Evaluation of a Once-Daily Vancomycin Regimen in an Outpatient Leukemia/Bone Marrow Transplant Clinic (OD-VANCO Study).
Can J Hosp Pharm. 2014 Jul;67(4):280-5
Authors: Luo C, Hussaini T, Lacaria K, Yeung J, Lau TT, Broady RC
BACKGROUND: The Leukemia/Bone Marrow Transplant Program of British Columbia manages patients with high-risk febrile neutropenia and those with non-neutropenic immunocompromised states in an outpatient clinic setting. Because the program treats outpatients only, once-daily administration of IV antibiotics is desirable. A high-dose, once-daily vancomycin nomogram was developed and implemented as part of the antibiotic treatment regimen.
OBJECTIVE: To determine if therapeutic vancomycin trough levels could be achieved with a high-dose, once-daily regimen in this outpatient setting.
METHODS: A prospective, single-centre, observational cohort study was conducted over a 7-month period.
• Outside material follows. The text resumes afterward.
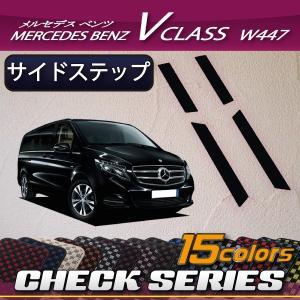 メルセデス ベンツ Vクラス W447 サイドステップマット (チェック)|fujimoto-youhin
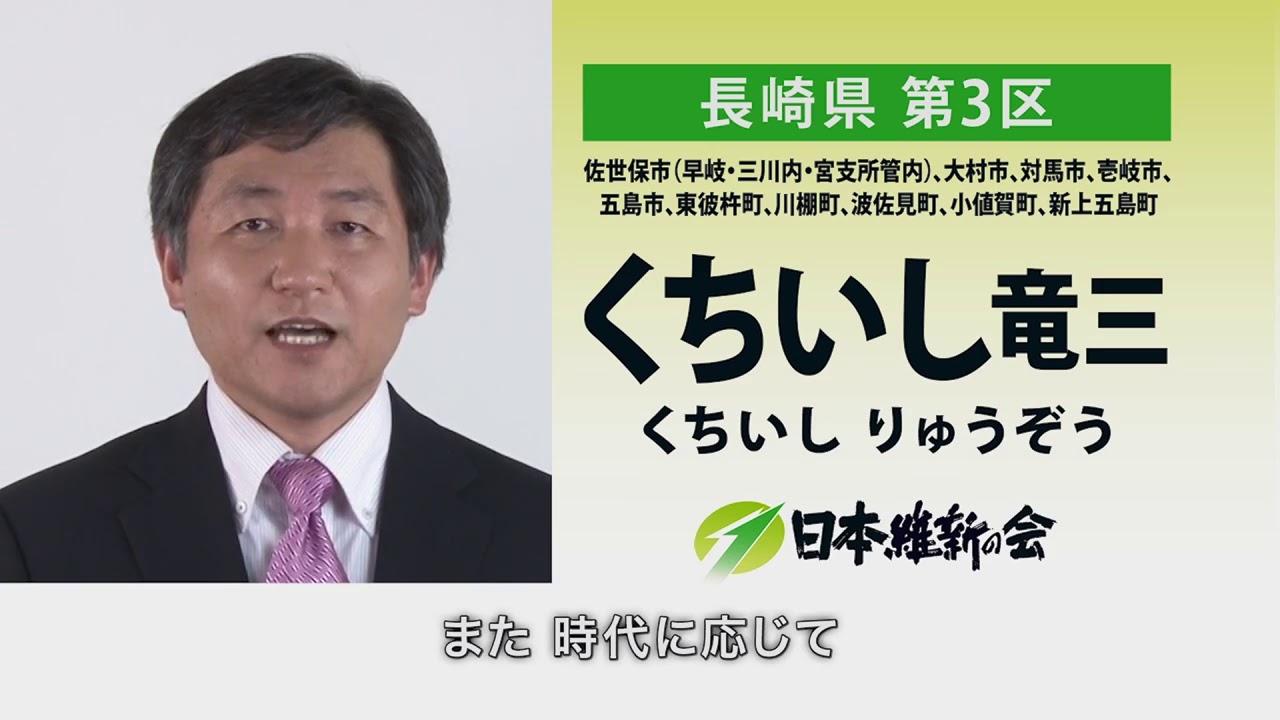 長崎3区・くちいし竜三 - YouTub...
Outpatients in the Leukemia/Bone Marrow Transplant Program were started on IV vancomycin with the high-dose, once-daily vancomycin nomogram, and outcomes were assessed.
RESULTS: Of 48 outpatients treated over the 7-month period, 10 (21%) had therapeutic vancomycin trough concentrations (i.e., greater than 10 mg/L). Thirty-five (90%) of the 39 patients with suspected clinical infection experienced clinical cure, and 6 (67%) of the 9 patients with documented microbiological infection experienced microbiological cure. Thirty (62%) of the 48 patients experienced symptoms of "red man syndrome", and 7 (15%) experienced some degree of nephrotoxicity. Two of 3 patients with laboratory-reported minimum inhibitory concentration (MIC) for identified pathogens had a calculated area under the curve to MIC ratio greater than or equal to 400.
CONCLUSION: The high-dose, once-daily vancomycin nomogram was effective in attaining trough levels greater than 10 mg/L in only 21% of patients in this study. A substantial number of adverse drug reactions were observed. Given these results, high-dose, once-daily vancomycin is no longer recommended for outpatient therapy.